• Goal
Exactly reproduce the lines from the line containing "Please identify, from" to the end of the data below, inclusive, and nothing else.

(Collected data)

□ □ □ □

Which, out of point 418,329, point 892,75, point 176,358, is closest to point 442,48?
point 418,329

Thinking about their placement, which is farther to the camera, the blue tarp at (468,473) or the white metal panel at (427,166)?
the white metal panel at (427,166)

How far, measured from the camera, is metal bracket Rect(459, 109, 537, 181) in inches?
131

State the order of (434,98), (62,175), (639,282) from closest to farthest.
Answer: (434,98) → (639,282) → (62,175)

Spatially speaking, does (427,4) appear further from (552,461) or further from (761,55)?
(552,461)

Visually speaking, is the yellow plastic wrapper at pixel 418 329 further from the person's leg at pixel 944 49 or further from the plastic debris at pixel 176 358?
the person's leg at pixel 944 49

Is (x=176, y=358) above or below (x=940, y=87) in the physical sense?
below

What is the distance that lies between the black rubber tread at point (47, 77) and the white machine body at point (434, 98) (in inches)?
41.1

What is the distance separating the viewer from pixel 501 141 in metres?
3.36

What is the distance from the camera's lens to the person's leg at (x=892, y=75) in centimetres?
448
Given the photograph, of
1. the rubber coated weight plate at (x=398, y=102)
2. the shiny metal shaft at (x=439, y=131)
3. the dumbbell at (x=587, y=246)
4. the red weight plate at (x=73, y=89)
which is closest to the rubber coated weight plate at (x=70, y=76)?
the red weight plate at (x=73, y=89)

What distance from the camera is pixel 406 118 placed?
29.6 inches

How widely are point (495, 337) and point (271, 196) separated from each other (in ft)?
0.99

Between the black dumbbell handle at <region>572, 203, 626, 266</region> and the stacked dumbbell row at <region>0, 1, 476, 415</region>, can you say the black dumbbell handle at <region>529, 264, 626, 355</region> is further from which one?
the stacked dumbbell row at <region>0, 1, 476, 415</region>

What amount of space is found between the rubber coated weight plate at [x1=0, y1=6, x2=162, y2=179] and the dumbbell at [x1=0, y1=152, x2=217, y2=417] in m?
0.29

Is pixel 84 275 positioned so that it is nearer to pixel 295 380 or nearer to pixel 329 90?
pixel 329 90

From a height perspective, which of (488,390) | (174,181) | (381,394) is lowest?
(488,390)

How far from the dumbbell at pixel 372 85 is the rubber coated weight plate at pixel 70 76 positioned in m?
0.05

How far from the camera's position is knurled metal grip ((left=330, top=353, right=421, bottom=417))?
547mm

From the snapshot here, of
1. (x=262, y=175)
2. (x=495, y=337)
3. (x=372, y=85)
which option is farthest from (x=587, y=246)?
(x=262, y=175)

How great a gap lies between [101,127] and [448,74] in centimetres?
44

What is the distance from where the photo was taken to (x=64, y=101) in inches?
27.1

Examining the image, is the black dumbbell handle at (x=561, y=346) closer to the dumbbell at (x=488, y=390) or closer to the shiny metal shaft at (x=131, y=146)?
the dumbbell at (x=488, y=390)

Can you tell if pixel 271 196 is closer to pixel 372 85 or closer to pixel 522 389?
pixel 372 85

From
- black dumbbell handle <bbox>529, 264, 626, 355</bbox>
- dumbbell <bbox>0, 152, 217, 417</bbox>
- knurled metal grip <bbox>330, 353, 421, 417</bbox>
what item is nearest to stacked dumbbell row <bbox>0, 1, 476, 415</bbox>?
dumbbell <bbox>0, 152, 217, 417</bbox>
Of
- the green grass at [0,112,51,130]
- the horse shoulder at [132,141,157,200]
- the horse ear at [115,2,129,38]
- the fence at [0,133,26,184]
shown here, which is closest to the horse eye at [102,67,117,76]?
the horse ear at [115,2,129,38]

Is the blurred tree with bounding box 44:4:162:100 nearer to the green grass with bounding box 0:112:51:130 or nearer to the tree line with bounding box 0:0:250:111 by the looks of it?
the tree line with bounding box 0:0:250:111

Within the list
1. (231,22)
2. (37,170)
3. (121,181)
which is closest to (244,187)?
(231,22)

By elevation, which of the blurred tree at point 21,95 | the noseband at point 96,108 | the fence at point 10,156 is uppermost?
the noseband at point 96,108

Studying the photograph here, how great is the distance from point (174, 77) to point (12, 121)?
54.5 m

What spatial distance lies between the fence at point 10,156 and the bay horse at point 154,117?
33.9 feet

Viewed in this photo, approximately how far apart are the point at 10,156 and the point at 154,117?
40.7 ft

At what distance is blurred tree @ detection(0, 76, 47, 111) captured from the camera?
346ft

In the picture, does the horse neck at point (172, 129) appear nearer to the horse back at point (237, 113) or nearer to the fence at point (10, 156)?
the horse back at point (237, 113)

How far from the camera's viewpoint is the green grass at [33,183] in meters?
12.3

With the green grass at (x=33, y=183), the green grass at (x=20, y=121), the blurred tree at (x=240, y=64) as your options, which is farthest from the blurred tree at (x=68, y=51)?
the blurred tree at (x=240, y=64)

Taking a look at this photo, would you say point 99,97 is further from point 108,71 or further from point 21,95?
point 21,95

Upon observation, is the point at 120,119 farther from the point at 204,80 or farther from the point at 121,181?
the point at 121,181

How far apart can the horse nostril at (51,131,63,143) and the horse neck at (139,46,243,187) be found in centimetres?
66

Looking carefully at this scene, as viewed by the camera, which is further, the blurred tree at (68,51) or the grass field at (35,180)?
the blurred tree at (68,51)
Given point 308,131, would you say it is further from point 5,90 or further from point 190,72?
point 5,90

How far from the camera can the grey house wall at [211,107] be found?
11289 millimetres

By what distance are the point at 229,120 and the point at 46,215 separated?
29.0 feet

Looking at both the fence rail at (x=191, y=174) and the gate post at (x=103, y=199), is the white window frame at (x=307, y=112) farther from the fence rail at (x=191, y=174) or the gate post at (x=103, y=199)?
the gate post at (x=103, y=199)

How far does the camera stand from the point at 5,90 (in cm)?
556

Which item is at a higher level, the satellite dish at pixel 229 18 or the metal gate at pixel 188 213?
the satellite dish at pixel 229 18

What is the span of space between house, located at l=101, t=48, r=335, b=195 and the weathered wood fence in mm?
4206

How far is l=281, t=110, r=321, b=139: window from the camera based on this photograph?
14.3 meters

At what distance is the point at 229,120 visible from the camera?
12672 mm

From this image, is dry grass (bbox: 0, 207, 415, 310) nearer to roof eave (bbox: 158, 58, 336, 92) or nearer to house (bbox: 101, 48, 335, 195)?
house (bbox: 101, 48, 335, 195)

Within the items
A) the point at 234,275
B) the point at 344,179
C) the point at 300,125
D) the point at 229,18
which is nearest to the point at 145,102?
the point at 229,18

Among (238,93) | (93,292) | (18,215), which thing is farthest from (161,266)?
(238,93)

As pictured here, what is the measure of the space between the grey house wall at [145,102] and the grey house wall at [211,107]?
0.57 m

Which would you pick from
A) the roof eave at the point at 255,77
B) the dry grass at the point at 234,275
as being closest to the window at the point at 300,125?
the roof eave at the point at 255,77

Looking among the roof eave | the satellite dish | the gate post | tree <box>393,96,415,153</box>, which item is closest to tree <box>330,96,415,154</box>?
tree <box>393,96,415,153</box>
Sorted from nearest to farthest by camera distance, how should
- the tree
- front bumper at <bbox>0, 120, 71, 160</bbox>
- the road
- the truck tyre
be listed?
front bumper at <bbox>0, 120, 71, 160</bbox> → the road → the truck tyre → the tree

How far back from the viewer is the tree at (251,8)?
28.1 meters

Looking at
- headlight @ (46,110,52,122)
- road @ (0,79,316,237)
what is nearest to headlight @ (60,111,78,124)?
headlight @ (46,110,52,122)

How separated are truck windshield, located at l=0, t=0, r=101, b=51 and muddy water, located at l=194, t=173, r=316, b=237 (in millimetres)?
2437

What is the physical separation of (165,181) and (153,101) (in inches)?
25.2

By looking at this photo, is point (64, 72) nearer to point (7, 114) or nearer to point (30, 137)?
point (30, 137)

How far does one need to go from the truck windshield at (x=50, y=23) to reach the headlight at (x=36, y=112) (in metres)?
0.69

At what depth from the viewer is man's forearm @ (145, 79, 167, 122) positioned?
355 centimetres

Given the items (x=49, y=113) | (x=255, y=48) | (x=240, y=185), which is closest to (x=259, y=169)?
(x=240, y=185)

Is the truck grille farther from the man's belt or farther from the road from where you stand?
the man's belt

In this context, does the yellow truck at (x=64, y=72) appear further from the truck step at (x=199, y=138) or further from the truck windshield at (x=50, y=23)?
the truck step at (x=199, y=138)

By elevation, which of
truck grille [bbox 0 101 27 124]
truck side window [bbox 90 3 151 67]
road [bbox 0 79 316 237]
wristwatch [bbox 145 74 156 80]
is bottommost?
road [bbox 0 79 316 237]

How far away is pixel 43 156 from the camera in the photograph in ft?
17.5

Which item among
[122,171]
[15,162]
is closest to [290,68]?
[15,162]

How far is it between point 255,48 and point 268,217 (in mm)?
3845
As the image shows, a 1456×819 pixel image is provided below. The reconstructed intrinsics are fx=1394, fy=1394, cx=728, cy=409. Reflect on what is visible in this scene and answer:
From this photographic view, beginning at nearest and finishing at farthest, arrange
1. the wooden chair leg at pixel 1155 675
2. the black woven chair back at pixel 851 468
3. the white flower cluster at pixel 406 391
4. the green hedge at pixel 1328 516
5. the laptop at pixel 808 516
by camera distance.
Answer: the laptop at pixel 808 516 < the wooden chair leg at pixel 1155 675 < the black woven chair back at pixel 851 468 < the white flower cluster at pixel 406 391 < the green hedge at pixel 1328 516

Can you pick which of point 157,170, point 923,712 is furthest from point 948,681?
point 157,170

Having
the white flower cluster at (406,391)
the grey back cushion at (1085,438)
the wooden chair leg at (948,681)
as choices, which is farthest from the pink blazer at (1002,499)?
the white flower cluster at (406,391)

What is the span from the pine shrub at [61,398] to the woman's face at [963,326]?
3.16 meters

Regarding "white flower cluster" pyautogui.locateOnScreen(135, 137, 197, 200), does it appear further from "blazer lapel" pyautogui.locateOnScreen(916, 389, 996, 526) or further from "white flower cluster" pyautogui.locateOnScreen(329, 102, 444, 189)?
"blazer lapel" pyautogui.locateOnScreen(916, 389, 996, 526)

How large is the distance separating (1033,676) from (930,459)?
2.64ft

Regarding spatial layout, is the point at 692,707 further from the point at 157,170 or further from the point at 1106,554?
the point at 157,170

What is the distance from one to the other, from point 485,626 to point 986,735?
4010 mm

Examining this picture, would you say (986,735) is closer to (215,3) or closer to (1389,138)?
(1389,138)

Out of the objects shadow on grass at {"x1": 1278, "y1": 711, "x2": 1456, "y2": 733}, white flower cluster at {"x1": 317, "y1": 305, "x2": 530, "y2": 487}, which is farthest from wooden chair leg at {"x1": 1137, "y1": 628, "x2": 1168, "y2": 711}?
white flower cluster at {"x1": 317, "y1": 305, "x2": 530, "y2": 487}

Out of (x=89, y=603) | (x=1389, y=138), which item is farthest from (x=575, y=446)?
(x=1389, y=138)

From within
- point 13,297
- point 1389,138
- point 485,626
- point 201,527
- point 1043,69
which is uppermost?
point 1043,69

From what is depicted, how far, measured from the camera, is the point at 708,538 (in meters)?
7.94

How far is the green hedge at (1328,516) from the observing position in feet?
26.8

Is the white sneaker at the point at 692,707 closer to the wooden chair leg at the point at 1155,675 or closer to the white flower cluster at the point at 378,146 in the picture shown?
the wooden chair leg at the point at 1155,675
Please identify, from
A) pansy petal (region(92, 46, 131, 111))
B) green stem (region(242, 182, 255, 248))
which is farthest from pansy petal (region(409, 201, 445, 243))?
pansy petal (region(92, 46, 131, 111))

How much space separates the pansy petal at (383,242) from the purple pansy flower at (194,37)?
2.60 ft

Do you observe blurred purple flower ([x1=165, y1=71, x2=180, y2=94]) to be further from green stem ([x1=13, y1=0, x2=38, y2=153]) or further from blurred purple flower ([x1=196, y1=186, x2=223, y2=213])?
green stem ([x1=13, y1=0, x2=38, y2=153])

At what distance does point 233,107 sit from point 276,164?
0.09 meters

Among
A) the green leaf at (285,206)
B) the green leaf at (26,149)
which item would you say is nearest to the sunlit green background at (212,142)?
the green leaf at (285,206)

□ □ □ □

• Output of the task
Please identify, from
A) pansy petal (region(92, 46, 131, 111))
B) green stem (region(242, 182, 255, 248))
which is farthest from pansy petal (region(409, 201, 445, 243))?
pansy petal (region(92, 46, 131, 111))

How much space separates the pansy petal at (383,242) from the purple pansy flower at (194,37)?
2.60 ft

Do you observe blurred purple flower ([x1=165, y1=71, x2=180, y2=94]) to be further from green stem ([x1=13, y1=0, x2=38, y2=153]) or further from blurred purple flower ([x1=196, y1=186, x2=223, y2=213])?
green stem ([x1=13, y1=0, x2=38, y2=153])

At what distance does point 233,107 sit from point 276,164?
0.09 meters

Among
A) the green leaf at (285,206)
B) the green leaf at (26,149)
which item would you say is nearest to the sunlit green background at (212,142)?
the green leaf at (285,206)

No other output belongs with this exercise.